- **Document section**:

++++++++++++++++++++

But now comes the news that all of Dozois' anthologies will be e-available this October through the usual vendors. Rumor has the price tag set somewhere between $7.99 and $9.99. Suddenly, unlocking the entire achievement seems possible for less than $300.

Should I give in? Or hold out hope that the e-copies will make the print books somewhat more acquirable?

Regardless, look for a few million words of quality SF hitting e-stores this fall.

Jun 29, 2012

Red (,White, and Blue) Country

A bit of fortunate news for American fans of Joe Abercrombie (and his little known writing partner Jim Fitch). Orbit's new US manager Dan "Sandy" Glokta has improved the performane of the publishing team so much that the US release of Abercrombie's latest, RED COUNTRY, has been moved up to October 23rd from its originally scheduled November 20th date.

That means that US fans will only need to avoid online spoilers for less than a week (5 days to be exact) after their British counterparts race through what is sure to be one of the year's best fantasy titles.

On the mumbly side of the big lake (that's what they call it right?), there is still no sign of the UK artwork which means I don't know which copy to order now. They would both be on my doorstop at about the same time so I guess I need to go with whichever one is prettier. As the swamp attack always says "We will see."

May 22, 2012

Yeti Review: Bitter Seeds - Ian Tregillis

In A Few Words: The best debut of 2010, Bitter Seeds delivers on it's promise of Nazi Supermen vs. British Wizards; representing the start of a dark but brillant new trilogy that is as aggressive in scope as it is captivating in delivery. (2 stars)

  • Well-written characters that carry the novel through grim subject matter;
  • Thought-provoking speculation that raises Bitter Seeds above the standard WWII reimagining;
  • The strong integration between alternate history of the war and the events of the book makes the notion of warlocks and psychics feel real; 
  • The implied structure of Milkweed Triptych promises continued originality and innovation

  • The conclusion feels a somewhat anticlimatic as the second book is set up;
  • As more of a warning than a con, the tone of the story gets almost too dark at times;
  • Not enough Gretel.

The Review: The saying goes, "War is hell." In few novels is this more true than in Ian Tregillis's debut novel. An alternate history tale set during the darkest days of World War II; Bitter Seeds pits Nazi supermen against British demons in a sprawling battle that leaves everyone involved with deep scars: some physical, some emotional, and most both. Through a quartet of characters intimately involved in this secret war inside a war, Tregillis focuses on these scars and the wounds that cause them in a strikingly dark but equally impressive debut that has earned two stars in my new rating system.

++++++++++++++++++++

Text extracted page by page
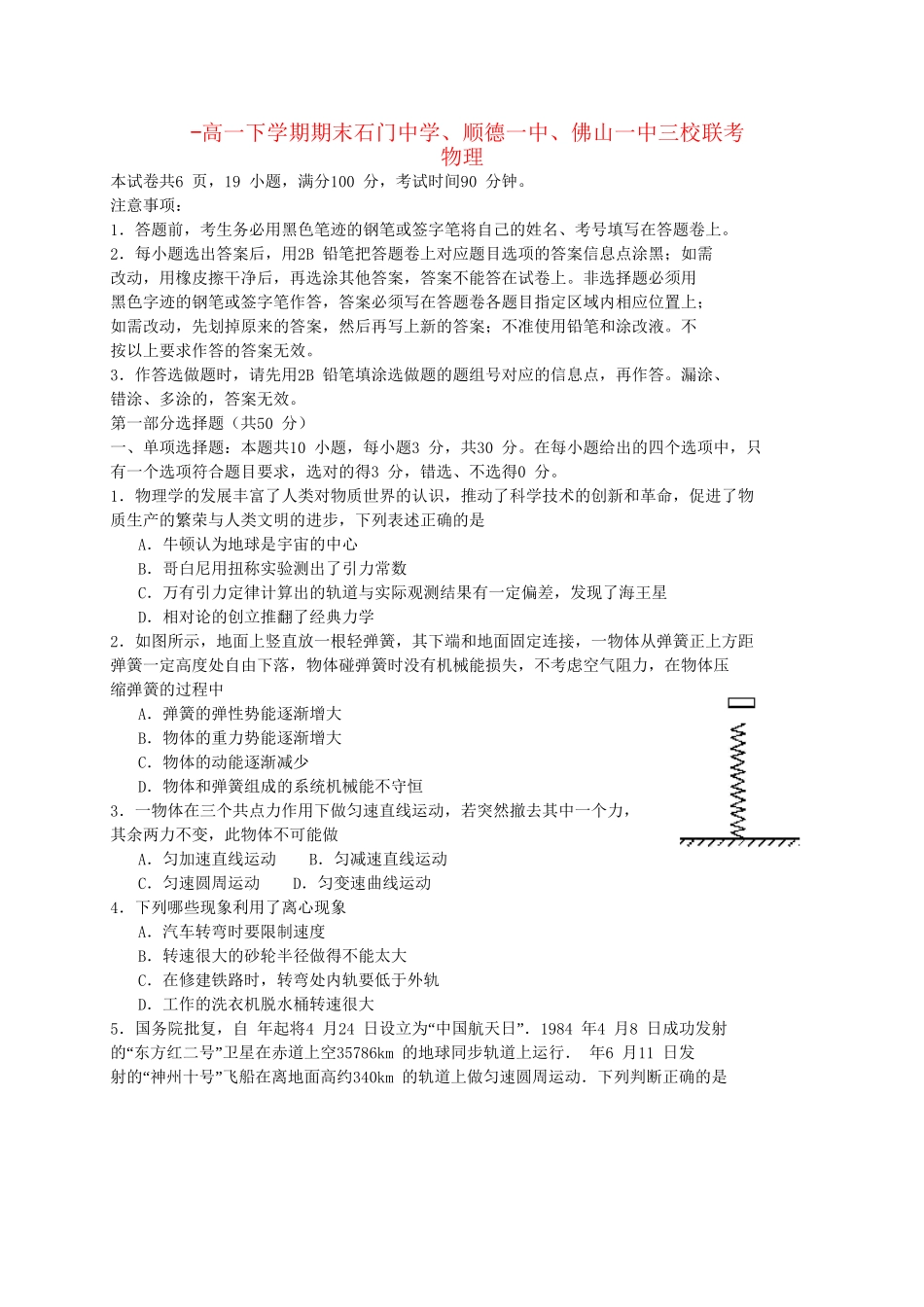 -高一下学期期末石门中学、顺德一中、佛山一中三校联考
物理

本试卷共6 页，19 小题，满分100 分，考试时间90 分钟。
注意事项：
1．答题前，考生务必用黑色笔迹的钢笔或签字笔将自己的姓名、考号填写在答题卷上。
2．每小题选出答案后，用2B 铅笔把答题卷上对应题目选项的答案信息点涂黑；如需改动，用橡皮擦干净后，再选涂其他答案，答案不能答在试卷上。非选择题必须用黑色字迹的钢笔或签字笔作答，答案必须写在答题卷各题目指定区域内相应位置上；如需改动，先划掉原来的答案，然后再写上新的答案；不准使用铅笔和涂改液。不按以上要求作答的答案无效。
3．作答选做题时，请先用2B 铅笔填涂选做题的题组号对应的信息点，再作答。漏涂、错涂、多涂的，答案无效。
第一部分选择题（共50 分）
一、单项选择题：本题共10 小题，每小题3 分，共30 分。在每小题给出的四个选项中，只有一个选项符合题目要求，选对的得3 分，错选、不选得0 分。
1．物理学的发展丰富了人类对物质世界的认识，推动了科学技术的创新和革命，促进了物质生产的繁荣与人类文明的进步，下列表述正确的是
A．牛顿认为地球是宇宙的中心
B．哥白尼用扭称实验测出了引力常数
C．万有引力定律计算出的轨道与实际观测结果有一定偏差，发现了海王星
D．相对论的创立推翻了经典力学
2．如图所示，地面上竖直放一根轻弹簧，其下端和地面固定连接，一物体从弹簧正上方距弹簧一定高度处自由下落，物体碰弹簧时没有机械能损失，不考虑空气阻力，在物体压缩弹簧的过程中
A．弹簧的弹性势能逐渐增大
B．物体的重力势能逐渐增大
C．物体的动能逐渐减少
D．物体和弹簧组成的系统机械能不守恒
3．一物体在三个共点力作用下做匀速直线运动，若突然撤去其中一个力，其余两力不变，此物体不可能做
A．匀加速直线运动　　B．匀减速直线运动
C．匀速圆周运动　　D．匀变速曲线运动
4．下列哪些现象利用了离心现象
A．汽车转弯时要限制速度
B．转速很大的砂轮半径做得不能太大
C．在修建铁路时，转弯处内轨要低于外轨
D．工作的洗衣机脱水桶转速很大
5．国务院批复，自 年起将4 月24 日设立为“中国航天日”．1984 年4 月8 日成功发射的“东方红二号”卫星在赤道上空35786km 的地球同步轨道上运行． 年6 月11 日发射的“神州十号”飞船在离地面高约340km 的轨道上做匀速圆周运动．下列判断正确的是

++++++++++++++++++++

- **Task 1**:
Answer these questions about the book blog excerpt, one per line:
(a) What price range is rumored for the e-editions of Dozois' anthologies?
(b) To what date has the US release of RED COUNTRY been moved?
(c) How many stars does the review give Bitter Seeds?
- **Task 2**:
Carry on the book blog excerpt from its last sentence, writing the next part of the Bitter Seeds review.

- **Task answer 1**:
(a) Between $7.99 and $9.99.
(b) October 23rd.
(c) Two stars.

- **Task answer 2**:
Rather than trying to cover an alternate war in its entirety, Tregillis makes a wise decision and chooses to examine four lives within the war rather than the war itself. From Bitter Seeds’ first pages, it's clear that these four souls are not destined to lead normal lives. On the German side, the orphaned siblings Klaus and Gretel are purchased by Herr Doktor von Westarp for his abhorrent experiments. They and other war orphans are destined to become the Gotterelektrongruppe, a special Nazi outfit of supermen capable of flight, telekinesis, invisibility, and even precognition among other abilities. Klaus himself learns the ability to “ghost”; to pass through walls, bodies, and bullets like they don’t exist. His sister, Gretel, possesses powers of prediction that render her cryptic and, more often than not, incomprehensible. Gretel is the least written about character of the four but still manages to steal scene after scene with her bizarrely captivating antics and disrespect for causality.

Across the channel in the British Isles, a young Raybould Marsh is taken in by a British Intelligence Officer. Little does Marsh know that a career in intelligence will lead him to become involved with forces beyond his imagination. Elsewhere in England, the uncorrupted mind of Will Beauclerk is exposed to eidolons for the first time by his sorcerer grandfather. These entities reside outside the realm of human existence but are willing to interfere, at least for a price. Fast forward fifteen years or so and the world is on the verge of war. Raybould learns of the Nazi supermen during a routine espionage mission to Spain and he is soon tasked with stopping them. As such he reaches out to his college friend, Will, who possess a peculiar set of skills that just may level the playing field. From this brief description, it should be easy to see why the book is advertised as “Mad English warlocks battling twisted Nazi psychics.”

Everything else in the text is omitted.